TOBB Türkiye Yükseköğretim Meclis Başkanlığı’ndan eczacılık fakülteleri hakkında açıklama
Üniversite sistemimize her yıl yaklaşık 3 milyon yeni öğrenci katılmaktadır. Gelecekte ülkemiz için gerekli olan iyi donanıma sahip, teknolojik gelişmelerdeki hıza ayak uydurabilecek, yeni bilgileri hızla edinip uygulamaya geçirebilecek yeteneklere sahip iş gücü yetiştirilmektedir. Sayıları 79’a ulaşmış olan Vakıf Yükseköğretim kurumları eğitim alanında çok önemli rol oynamaktadır.
Vakıf yükseköğretim kurumları fiziki şartları, modern kampüsleri, laboratuvarları, vizyonları ve güçlü eğitim kadroları ile yükseköğretim sisteminin önemli bir parçasıdır.
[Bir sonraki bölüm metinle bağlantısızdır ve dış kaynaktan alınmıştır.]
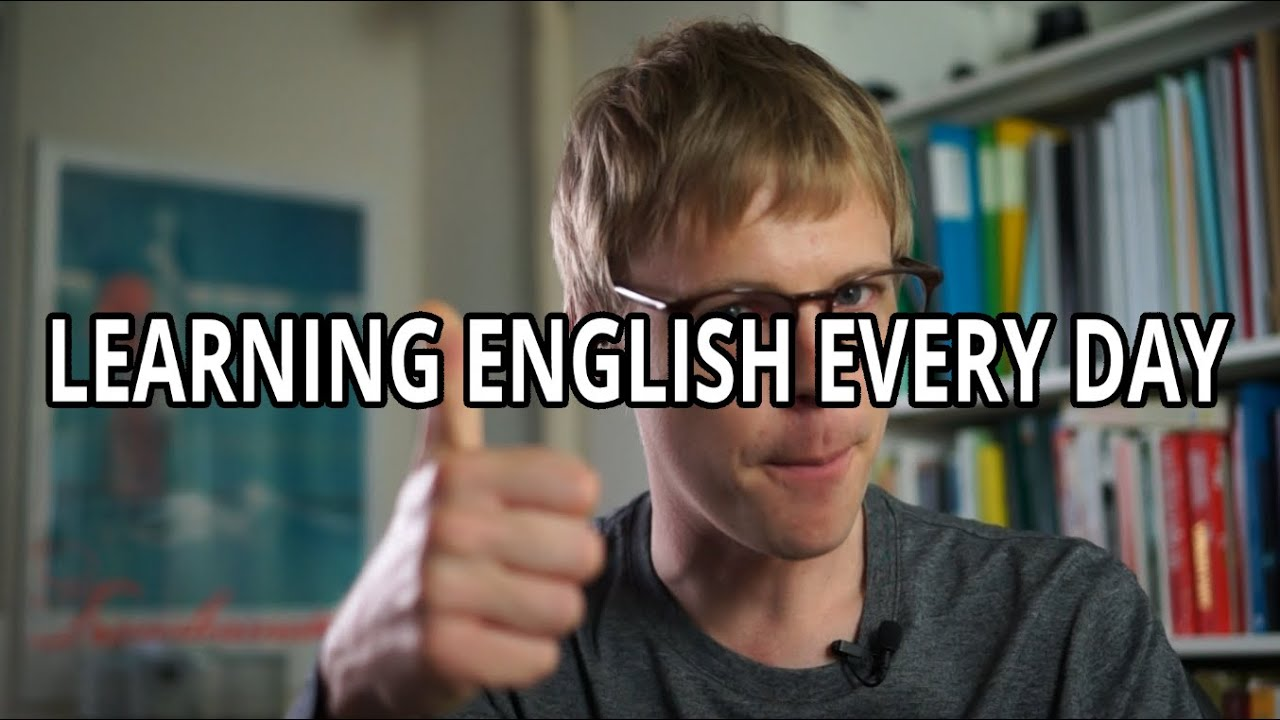 每天學習英文 (LEARNING ENGLISH EVERY DAY) - VoiceTube《看影片學英語》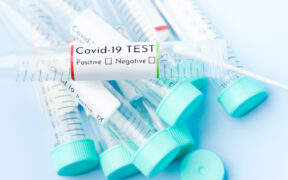 Covid testcentrum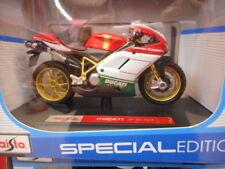 Véhicules miniatures jaune sous boîte fermée pour Ducati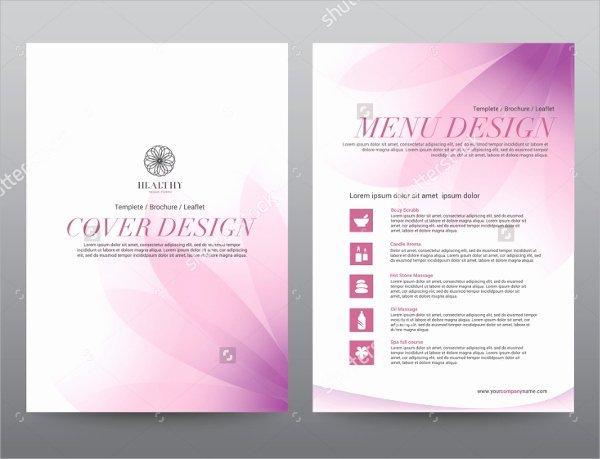 Massage Flyer Template Free Unique 16 Massage Brochures Psd Eps format Download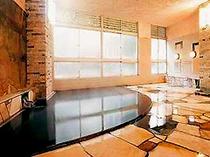 大浴場(カスタマイズ用)
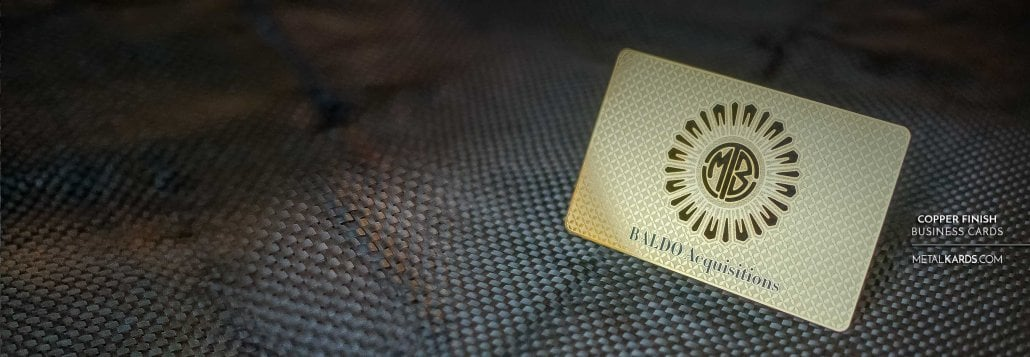 Gold metal cards anodized stainless steel cards at metalkards colourmoves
Anayasamızın 130. Maddesi’nde ve 2547 sayılı Yüksek Öğretim Kanunu’nda mali ve idari yönden özerk oldukları belirtilen ve kamu kurumu statüsündeki vakıf üniversitelerimiz kendi kaynaklarını yaratarak ülke ekonomisine devletten hiçbir kaynak kullanmadan çok büyük katkı sağlamaktadır. Yüksek öğretimin yaygınlaştırılması açısından devletin taşıdığı sorumluluğun vakıf üniversitelerince paylaşıldığı, dolayısıyla ortaya çıkacak maliyetlerin önemli bir kısmının vakıf üniversitelerce yüklenildiği dikkate alınmalıdır. Vakıf yükseköğretim kurumlarında her yıl yaklaşık 230,000 kaliteli eğitim almış mezun iş hayatına katılmakta, ülke kalkınmasında büyük rol oynamaktadır.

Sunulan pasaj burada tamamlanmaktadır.